* _Given task_
Return each line below that contains the word "second", copied in full.

* _Input data_
»»
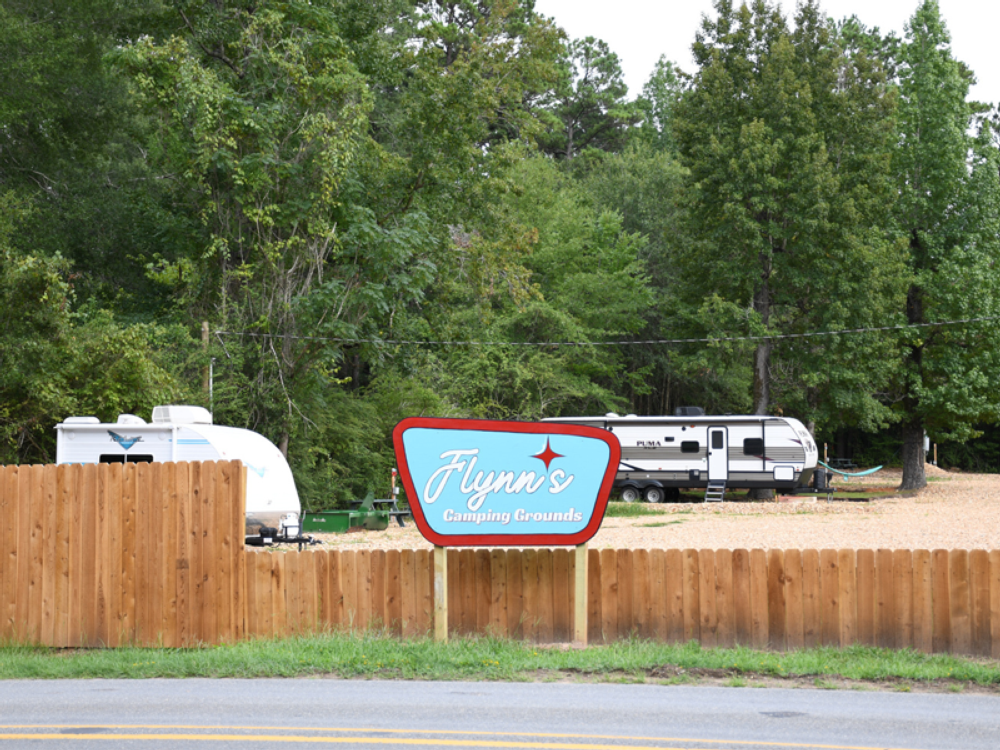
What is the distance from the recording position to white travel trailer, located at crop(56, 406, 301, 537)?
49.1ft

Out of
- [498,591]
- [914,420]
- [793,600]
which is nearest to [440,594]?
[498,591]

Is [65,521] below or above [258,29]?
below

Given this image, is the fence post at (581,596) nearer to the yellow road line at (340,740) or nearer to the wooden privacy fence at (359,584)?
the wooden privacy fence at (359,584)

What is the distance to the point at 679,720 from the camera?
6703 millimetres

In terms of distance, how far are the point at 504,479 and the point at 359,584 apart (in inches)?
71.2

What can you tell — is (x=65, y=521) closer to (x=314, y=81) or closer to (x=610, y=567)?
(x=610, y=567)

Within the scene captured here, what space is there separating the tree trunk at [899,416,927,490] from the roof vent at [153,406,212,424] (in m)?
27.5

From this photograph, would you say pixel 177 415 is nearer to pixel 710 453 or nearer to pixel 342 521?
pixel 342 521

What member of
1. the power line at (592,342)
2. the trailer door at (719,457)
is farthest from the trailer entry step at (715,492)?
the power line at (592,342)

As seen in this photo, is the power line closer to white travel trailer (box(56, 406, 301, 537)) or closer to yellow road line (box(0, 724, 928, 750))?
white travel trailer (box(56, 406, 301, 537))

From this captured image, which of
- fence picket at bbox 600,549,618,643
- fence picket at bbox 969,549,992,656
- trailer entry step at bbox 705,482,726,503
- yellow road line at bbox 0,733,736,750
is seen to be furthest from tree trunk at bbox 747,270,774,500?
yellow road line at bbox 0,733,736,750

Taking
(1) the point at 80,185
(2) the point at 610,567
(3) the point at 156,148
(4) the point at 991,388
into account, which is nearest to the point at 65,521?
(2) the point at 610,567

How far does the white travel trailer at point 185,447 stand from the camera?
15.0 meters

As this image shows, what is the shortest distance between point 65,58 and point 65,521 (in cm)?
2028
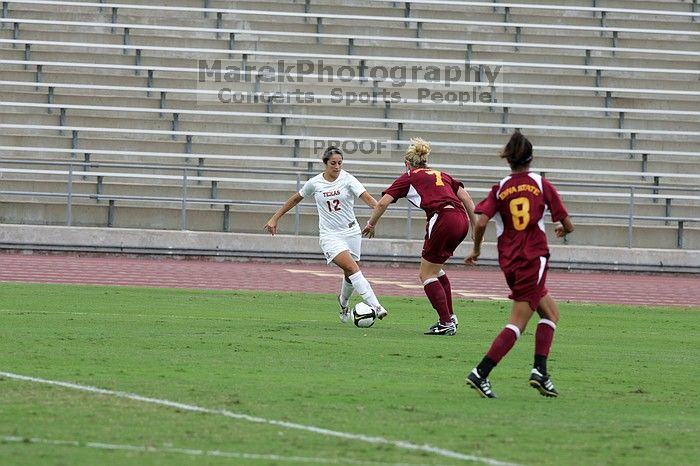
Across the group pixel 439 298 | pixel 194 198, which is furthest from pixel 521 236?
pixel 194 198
««
»»
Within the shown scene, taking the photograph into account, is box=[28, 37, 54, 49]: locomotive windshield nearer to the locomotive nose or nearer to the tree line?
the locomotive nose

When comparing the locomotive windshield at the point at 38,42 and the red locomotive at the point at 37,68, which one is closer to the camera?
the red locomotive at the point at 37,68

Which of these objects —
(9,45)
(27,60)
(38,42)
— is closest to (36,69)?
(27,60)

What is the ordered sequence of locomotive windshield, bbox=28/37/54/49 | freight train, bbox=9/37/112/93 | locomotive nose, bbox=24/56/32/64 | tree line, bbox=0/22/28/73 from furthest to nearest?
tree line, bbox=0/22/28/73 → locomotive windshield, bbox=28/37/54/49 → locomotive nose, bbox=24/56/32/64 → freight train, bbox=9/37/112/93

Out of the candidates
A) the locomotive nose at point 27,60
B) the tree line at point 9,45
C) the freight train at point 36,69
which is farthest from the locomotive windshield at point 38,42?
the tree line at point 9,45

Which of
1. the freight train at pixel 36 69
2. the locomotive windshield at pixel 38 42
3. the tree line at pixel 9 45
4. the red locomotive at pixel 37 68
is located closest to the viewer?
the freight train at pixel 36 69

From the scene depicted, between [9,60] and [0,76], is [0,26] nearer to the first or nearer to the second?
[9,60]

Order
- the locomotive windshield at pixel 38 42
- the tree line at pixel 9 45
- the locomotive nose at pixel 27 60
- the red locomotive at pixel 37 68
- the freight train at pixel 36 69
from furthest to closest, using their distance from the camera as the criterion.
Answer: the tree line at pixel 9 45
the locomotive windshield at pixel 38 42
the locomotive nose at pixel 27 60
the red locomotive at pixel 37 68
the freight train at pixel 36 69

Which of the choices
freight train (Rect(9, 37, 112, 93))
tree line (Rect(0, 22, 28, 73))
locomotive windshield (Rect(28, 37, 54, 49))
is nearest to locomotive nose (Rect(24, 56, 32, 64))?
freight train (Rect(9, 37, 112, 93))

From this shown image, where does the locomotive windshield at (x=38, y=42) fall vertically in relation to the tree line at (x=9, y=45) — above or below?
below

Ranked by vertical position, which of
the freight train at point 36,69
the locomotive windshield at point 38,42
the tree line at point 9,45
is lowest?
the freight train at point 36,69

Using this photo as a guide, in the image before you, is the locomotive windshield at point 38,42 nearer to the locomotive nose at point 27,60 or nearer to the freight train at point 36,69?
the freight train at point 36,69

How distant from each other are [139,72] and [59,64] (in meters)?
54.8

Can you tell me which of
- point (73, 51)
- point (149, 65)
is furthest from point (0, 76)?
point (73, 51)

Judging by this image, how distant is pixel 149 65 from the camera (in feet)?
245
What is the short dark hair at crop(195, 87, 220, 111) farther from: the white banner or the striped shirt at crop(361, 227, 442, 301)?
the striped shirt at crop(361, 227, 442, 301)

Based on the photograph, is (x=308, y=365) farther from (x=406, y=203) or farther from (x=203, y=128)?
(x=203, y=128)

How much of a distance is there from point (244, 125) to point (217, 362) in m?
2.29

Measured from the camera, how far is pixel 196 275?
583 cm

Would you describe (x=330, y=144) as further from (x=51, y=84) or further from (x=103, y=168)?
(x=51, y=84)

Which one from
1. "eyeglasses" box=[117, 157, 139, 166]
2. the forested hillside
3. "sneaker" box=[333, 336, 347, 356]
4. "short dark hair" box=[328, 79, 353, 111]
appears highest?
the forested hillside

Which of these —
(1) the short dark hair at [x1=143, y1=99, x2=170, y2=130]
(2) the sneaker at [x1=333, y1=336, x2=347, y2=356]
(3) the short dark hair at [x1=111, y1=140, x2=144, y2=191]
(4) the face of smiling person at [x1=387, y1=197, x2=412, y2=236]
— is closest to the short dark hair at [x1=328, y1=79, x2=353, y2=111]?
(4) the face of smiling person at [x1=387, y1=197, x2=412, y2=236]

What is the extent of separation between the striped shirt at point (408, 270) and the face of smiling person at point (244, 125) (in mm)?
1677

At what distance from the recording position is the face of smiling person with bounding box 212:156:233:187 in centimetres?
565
««
»»
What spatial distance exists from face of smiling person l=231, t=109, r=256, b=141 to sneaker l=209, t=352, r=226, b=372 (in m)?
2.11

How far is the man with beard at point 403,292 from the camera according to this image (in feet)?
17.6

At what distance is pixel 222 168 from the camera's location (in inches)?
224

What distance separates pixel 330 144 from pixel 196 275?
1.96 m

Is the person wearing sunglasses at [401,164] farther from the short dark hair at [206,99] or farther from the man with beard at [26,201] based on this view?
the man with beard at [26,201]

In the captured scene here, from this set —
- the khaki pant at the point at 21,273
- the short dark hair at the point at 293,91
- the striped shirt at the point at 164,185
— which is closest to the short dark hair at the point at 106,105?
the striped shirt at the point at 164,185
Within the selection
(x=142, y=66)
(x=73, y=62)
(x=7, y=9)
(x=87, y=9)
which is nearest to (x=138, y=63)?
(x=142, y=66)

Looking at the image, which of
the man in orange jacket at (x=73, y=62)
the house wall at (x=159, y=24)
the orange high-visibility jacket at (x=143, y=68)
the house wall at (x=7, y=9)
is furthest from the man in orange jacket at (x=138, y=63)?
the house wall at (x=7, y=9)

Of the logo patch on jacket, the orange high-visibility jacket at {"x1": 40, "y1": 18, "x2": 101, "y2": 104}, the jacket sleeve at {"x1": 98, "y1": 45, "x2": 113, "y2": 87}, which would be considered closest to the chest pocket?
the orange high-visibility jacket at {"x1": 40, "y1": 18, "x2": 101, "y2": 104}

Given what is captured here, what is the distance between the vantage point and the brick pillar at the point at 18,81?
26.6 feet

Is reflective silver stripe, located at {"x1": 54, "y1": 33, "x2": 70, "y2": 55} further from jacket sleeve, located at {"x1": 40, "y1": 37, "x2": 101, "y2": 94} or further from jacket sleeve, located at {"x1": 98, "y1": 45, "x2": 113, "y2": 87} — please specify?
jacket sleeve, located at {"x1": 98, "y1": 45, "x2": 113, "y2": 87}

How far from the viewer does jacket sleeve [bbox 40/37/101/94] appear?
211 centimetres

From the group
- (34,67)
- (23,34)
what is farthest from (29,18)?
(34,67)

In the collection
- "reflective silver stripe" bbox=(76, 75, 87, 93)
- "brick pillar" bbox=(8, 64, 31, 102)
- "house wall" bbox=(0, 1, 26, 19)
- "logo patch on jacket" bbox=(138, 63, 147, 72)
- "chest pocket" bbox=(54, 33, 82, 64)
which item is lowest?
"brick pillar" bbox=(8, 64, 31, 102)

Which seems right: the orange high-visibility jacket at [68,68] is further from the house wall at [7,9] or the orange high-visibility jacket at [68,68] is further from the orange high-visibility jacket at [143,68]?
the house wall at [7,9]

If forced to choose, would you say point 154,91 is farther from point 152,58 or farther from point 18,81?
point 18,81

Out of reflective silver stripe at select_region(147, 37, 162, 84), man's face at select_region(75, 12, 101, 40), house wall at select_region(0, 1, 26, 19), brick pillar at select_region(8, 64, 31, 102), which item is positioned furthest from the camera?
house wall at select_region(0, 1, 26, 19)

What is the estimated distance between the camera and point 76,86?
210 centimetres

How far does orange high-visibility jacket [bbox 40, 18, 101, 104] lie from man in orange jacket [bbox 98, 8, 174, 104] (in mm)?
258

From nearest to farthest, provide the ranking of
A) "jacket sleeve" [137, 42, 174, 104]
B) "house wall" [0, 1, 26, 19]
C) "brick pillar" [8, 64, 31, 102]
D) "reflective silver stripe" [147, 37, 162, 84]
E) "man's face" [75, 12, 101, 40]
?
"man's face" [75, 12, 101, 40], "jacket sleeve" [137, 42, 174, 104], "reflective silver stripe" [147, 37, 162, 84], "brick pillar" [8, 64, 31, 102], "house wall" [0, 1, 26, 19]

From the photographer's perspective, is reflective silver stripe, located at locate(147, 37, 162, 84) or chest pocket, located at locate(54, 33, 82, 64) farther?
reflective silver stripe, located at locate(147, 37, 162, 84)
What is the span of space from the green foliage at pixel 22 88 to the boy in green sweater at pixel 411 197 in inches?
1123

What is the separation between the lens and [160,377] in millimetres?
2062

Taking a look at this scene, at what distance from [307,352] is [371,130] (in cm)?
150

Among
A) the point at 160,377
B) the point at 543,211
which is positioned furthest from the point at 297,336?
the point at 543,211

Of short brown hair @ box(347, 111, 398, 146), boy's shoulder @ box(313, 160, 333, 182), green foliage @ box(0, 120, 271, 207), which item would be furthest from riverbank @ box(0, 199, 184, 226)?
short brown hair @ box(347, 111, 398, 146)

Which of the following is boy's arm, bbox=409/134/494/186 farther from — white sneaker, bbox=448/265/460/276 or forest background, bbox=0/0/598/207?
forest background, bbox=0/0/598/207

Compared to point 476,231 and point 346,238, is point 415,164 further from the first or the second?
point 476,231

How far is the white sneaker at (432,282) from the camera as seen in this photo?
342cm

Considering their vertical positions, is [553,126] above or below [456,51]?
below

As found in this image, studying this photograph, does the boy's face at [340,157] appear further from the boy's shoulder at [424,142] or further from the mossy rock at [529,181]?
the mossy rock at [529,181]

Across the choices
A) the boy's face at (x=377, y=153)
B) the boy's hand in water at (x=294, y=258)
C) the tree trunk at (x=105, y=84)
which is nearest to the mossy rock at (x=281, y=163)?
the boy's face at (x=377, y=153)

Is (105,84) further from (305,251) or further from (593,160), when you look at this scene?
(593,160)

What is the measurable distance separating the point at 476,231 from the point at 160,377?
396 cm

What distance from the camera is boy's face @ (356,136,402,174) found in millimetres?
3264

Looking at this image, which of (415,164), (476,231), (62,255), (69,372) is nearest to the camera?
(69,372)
««
* _Solution_
From the scene depicted, between [9,60] and [0,76], is [0,26] nearer to the first or nearer to the second?
Compared to point 476,231 and point 346,238, is point 415,164 further from the first or the second?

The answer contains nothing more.